Arrange the listing, from the line containing "Judging from this" down to the line containing "19.9 metres", both included, as a Markdown table with a Row column for the row number and a Text column for the line. Leave out blank lines.

########################################

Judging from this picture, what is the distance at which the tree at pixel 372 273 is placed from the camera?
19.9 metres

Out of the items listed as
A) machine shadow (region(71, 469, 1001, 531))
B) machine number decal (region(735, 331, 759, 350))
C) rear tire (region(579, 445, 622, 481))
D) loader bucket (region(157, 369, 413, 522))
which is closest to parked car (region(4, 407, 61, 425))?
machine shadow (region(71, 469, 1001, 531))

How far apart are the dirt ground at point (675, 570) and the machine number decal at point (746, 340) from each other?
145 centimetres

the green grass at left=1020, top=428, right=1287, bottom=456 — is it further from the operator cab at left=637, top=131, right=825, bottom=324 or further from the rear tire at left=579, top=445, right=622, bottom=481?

########################################

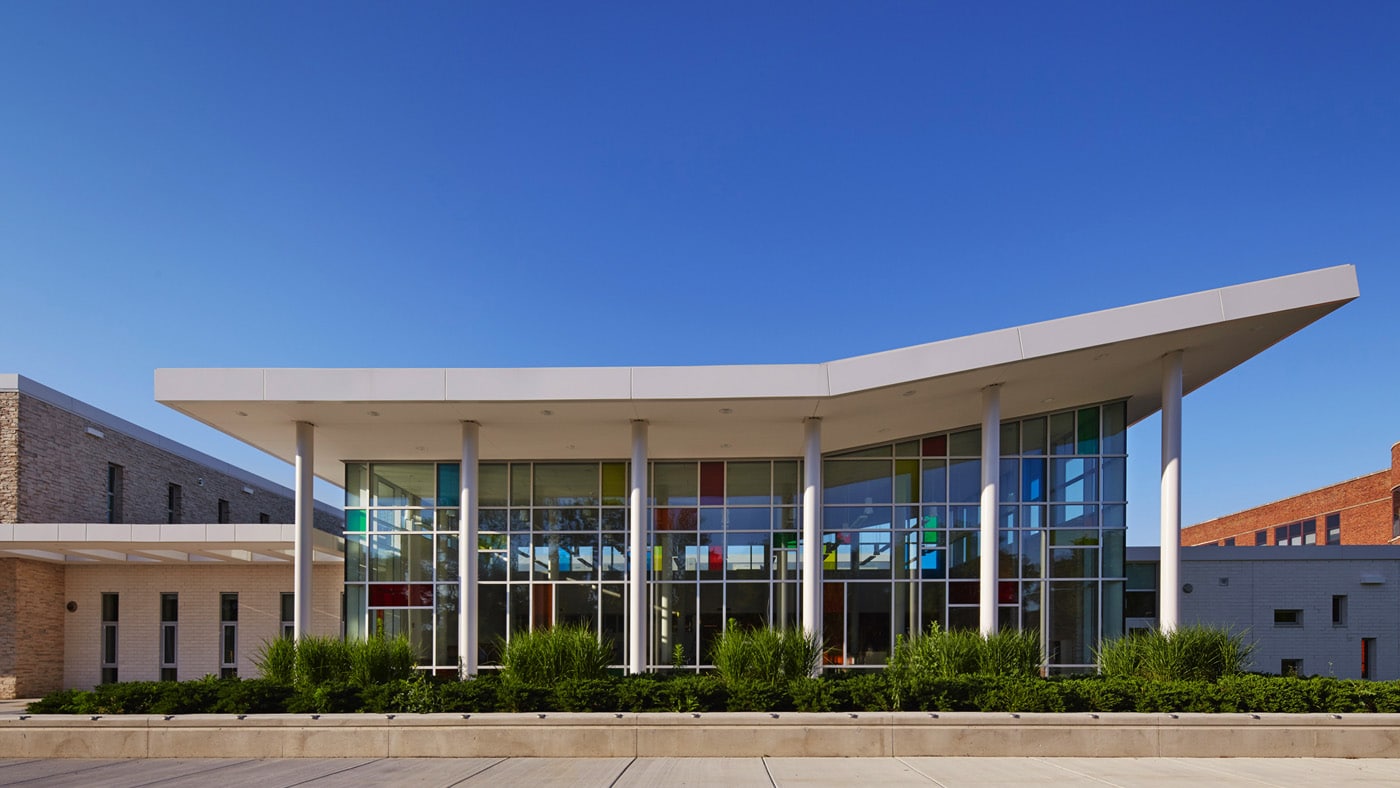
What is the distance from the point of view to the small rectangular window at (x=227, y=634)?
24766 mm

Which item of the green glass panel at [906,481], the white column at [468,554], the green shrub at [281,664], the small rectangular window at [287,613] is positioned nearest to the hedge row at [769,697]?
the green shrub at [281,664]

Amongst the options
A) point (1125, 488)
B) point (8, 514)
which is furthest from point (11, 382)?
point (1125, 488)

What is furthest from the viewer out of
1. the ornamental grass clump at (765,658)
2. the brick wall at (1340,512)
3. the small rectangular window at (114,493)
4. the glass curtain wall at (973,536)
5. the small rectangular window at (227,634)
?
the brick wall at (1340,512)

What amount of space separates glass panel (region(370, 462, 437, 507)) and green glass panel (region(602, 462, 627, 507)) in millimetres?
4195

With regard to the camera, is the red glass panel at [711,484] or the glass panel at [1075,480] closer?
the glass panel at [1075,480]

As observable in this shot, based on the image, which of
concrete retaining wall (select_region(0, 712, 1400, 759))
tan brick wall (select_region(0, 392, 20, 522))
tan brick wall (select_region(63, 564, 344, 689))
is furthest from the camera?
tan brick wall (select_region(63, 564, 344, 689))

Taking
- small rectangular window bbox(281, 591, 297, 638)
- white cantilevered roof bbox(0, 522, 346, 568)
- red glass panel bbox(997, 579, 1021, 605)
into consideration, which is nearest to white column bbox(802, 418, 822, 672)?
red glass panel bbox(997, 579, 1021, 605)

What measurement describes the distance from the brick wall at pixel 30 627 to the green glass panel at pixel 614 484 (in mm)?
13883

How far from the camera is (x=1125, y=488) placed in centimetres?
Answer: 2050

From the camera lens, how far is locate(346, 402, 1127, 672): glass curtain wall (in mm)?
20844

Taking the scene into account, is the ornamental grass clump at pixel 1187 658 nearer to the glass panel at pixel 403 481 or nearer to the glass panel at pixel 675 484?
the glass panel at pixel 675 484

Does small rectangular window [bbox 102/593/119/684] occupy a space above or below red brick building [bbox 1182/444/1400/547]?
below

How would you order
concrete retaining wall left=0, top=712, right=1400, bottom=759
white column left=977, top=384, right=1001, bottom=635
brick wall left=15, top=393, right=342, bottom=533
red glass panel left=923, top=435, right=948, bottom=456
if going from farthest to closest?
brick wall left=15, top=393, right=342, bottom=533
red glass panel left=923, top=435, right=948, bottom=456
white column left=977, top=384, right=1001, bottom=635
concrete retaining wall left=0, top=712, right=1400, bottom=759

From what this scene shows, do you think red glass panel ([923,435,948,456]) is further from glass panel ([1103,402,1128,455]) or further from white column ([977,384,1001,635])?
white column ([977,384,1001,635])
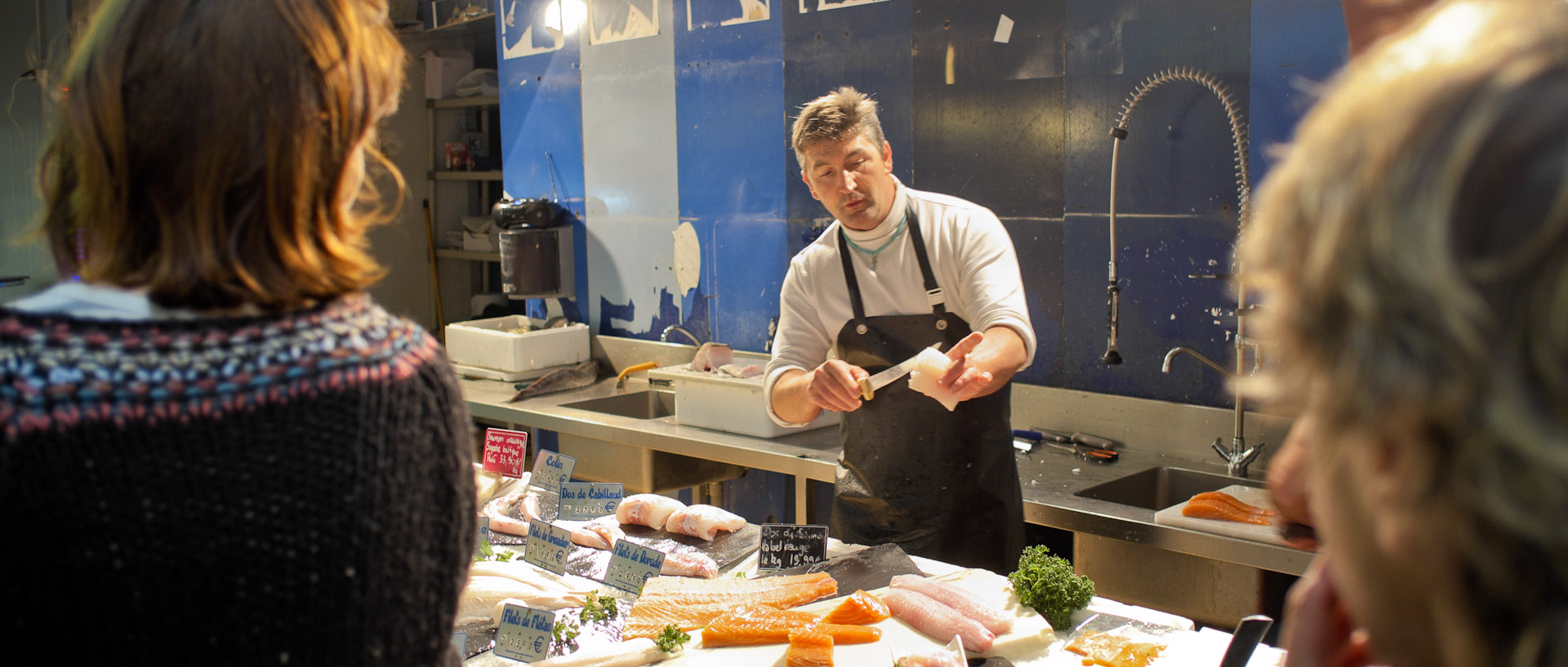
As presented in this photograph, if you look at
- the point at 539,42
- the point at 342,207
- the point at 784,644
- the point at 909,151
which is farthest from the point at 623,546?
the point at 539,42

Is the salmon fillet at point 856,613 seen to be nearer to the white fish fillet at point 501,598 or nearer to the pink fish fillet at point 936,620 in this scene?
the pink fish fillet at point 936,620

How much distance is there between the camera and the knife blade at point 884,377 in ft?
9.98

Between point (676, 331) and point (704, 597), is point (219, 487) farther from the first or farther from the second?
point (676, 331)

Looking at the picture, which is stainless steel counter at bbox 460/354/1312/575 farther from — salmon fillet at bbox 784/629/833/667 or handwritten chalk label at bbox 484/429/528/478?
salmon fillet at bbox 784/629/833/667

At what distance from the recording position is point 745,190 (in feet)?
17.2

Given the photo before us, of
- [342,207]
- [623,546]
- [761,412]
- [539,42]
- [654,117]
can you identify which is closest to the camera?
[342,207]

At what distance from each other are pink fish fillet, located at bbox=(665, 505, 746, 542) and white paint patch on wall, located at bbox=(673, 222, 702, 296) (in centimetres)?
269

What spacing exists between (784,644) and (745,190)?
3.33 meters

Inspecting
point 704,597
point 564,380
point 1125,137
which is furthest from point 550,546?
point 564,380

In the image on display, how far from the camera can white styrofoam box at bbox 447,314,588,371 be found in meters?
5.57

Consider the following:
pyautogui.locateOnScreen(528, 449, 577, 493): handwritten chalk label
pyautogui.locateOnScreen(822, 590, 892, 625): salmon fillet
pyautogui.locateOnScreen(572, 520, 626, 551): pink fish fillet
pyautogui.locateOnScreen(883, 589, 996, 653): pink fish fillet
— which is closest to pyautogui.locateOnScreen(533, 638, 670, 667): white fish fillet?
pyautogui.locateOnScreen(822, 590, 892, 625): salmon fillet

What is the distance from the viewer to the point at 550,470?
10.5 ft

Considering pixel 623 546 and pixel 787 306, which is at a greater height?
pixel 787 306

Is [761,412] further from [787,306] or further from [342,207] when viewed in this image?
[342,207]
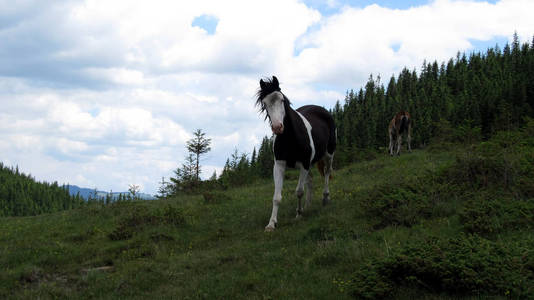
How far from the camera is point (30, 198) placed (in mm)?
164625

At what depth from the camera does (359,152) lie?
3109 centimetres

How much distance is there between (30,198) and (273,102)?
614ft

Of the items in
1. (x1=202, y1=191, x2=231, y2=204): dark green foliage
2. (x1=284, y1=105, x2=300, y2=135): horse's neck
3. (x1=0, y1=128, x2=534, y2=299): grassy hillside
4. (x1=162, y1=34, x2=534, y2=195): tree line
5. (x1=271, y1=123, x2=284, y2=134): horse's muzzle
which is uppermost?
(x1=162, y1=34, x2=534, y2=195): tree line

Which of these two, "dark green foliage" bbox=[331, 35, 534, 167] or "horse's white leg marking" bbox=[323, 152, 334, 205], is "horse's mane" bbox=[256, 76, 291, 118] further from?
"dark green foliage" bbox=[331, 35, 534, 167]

########################################

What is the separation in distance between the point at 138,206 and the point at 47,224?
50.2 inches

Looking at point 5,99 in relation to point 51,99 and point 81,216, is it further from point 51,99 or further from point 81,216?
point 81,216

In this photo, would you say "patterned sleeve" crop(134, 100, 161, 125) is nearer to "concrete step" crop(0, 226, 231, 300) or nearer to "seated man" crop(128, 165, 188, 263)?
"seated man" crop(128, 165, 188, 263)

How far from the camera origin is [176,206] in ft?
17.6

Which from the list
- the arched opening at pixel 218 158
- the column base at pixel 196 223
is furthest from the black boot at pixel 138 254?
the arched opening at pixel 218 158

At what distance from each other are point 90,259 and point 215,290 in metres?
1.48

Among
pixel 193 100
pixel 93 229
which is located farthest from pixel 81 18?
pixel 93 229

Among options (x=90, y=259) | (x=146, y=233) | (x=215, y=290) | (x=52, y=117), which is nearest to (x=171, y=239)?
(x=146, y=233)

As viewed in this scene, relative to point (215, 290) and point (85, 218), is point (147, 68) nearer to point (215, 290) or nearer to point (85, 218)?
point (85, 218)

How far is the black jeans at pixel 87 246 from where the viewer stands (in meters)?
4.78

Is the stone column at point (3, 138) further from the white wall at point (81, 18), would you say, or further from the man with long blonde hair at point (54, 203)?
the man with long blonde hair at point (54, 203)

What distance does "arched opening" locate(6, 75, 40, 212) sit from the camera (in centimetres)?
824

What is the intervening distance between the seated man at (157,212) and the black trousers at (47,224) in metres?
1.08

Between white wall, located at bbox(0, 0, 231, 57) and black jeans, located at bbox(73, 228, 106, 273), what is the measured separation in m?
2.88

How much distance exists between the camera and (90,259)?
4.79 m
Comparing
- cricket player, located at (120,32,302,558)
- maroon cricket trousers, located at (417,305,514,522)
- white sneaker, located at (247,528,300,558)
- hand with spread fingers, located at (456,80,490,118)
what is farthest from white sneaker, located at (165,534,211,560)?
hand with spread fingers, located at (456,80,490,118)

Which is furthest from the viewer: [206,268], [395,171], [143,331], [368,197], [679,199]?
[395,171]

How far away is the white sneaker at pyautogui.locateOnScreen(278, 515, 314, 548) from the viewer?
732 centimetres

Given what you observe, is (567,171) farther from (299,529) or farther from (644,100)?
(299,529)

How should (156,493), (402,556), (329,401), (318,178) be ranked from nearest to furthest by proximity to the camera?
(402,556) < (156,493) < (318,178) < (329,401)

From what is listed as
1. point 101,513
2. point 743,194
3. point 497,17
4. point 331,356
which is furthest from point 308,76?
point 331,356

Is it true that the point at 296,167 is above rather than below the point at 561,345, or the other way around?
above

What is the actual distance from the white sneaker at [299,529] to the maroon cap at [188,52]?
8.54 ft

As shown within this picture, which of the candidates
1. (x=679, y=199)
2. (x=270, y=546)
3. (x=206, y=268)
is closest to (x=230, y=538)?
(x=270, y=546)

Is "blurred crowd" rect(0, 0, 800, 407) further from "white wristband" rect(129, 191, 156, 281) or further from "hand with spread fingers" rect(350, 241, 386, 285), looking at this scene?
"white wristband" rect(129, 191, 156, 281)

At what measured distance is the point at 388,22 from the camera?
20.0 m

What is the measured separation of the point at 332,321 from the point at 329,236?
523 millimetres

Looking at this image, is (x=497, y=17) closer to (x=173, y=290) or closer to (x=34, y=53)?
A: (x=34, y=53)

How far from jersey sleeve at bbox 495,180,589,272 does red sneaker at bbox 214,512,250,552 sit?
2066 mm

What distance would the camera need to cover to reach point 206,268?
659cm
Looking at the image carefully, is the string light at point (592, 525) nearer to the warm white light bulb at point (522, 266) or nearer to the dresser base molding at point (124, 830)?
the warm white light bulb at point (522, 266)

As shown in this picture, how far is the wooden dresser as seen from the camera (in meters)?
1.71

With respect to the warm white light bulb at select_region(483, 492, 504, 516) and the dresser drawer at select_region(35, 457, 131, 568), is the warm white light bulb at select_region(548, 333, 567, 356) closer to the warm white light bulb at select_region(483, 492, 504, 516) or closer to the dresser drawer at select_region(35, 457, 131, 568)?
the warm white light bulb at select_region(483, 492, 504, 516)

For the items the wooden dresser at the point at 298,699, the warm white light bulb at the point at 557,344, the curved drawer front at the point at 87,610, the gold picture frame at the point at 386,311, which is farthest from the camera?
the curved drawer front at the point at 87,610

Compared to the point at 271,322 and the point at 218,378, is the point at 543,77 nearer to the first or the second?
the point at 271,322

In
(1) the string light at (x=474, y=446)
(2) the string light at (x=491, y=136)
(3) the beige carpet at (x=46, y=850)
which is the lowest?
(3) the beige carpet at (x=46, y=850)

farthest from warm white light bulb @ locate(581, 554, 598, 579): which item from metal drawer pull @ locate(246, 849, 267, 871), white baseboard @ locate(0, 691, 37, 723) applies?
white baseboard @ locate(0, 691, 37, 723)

########################################

## WRITTEN RESPONSE
| Row | Text |
|---|---|
| 1 | Judging from this picture, what is the distance at which the tree at pixel 372 273 is placed from the camera? |
| 2 | 19.9 metres |